● **Extract**:
==================================================

2-D Scatter via .at[].add()

Why this matters

2-D scatter-add is fundamental to many ML operations: building histograms over 2-D bins, materializing sparse Jacobians, accumulating gradients into a parameter matrix from sparse contributions, and computing per-cell statistics. The .at[rows, cols].add(vals) pattern extends the 1-D scatter to N dimensions trivially — JAX’s functional update API handles arbitrary index arrays as long as they share the same shape.

Worked mini-example

import jax.numpy as jnp
out = jnp.zeros((3, 3))
row = jnp.array([0, 1, 0])
col = jnp.array([1, 1, 1])
val = jnp.array([1.0, 2.0, 3.0])
out = out.at[row, col].add(val)
# out[0,1] = 1.0 + 3.0 = 4.0  (rows 0 and 2 of indices both target [0,1])
# out[1,1] = 2.0
# → [[0,4,0], [0,2,0], [0,0,0]]

Common pitfalls

• Mismatched lengths: row_indices, col_indices, and values must all be 1-D arrays of the same length.
• Non-int indices: cast .astype(jnp.int32) for both row and col indices before using them in .at[].
• Out-of-bounds indices: by default, mode="promise_in_bounds" — OOB indices produce undefined behavior. Use mode="drop" to silently skip OOB writes, or mode="clip" to clamp them to the valid range. Example: out.at[row, col].add(val, mode="drop").
• Building out_shape from a JAX array: jnp.zeros(jax_array) will error — jnp.zeros expects a Python tuple or ints. Cast explicitly: int(out_shape[0]), int(out_shape[1]).

Problem

Implement scatter_2d_indices(out_shape, row_indices, col_indices, values) that creates a zero-filled 2-D array of shape (H, W) and scatter-adds values[k] at position [row_indices[k], col_indices[k]] for each k, returning the result. Repeated (row, col) pairs accumulate.

Two illustrative examples (not from the test set):

• out_shape = [2, 3], row = [0, 1], col = [2, 0], val = [7.0, 3.0] → [[0, 0, 7], [3, 0, 0]]
• out_shape = [2, 2], row = [0, 0, 1], col = [0, 0, 1], val = [1.0, 4.0, 9.0] → [[5, 0], [0, 9]] (1.0 + 4.0 accumulated at [0, 0])

==================================================

● **Entries supplied**:
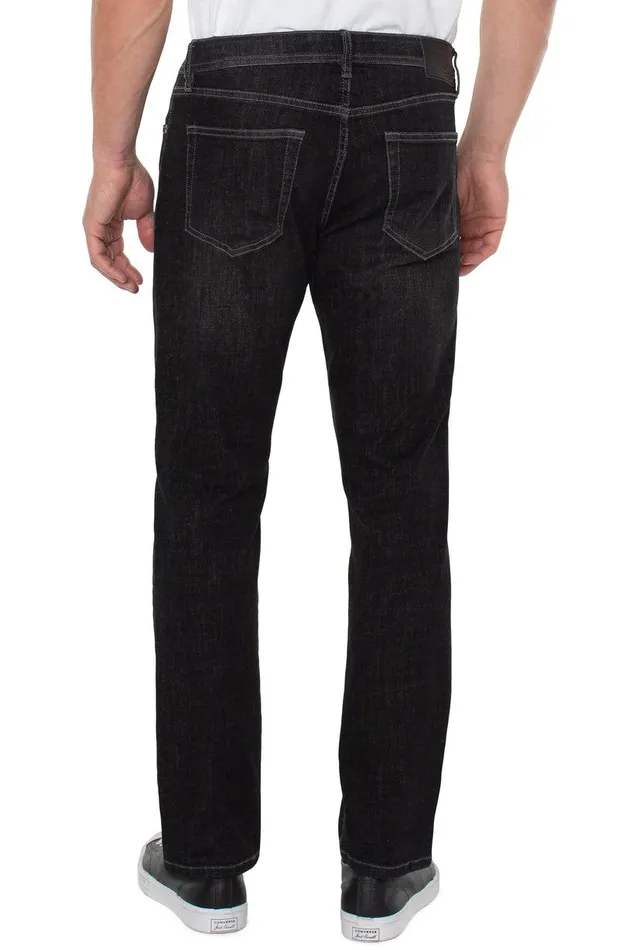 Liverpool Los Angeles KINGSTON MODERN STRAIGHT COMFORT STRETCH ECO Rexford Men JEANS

==================================================

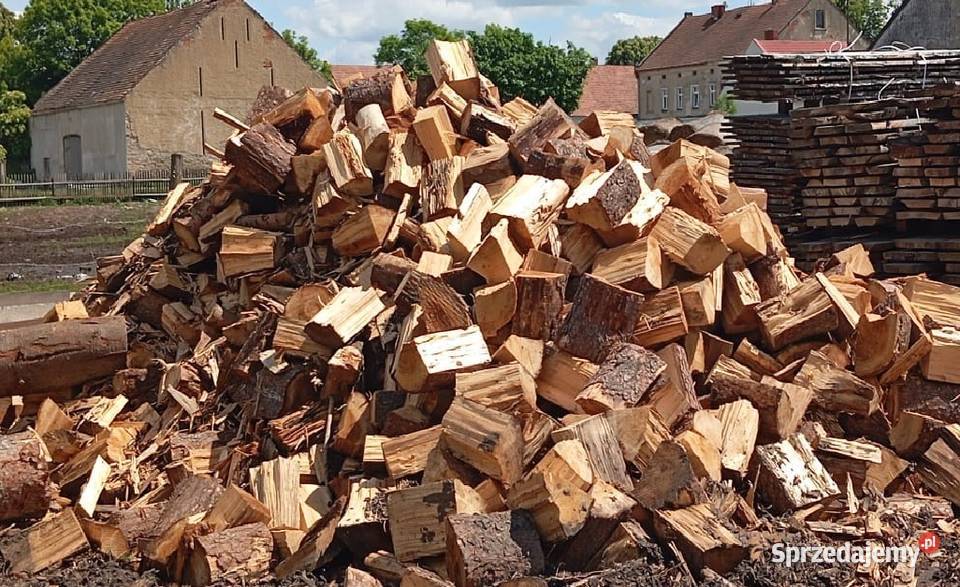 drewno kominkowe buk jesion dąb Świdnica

==================================================

● **The problem**: Write out the part of the scatter-add page between "col = jnp.array([1, 1, 1])" and "both target [0,1])", inclusive.

● **Task response**:
col = jnp.array([1, 1, 1])
val = jnp.array([1.0, 2.0, 3.0])
out = out.at[row, col].add(val)
# out[0,1] = 1.0 + 3.0 = 4.0  (rows 0 and 2 of indices both target [0,1])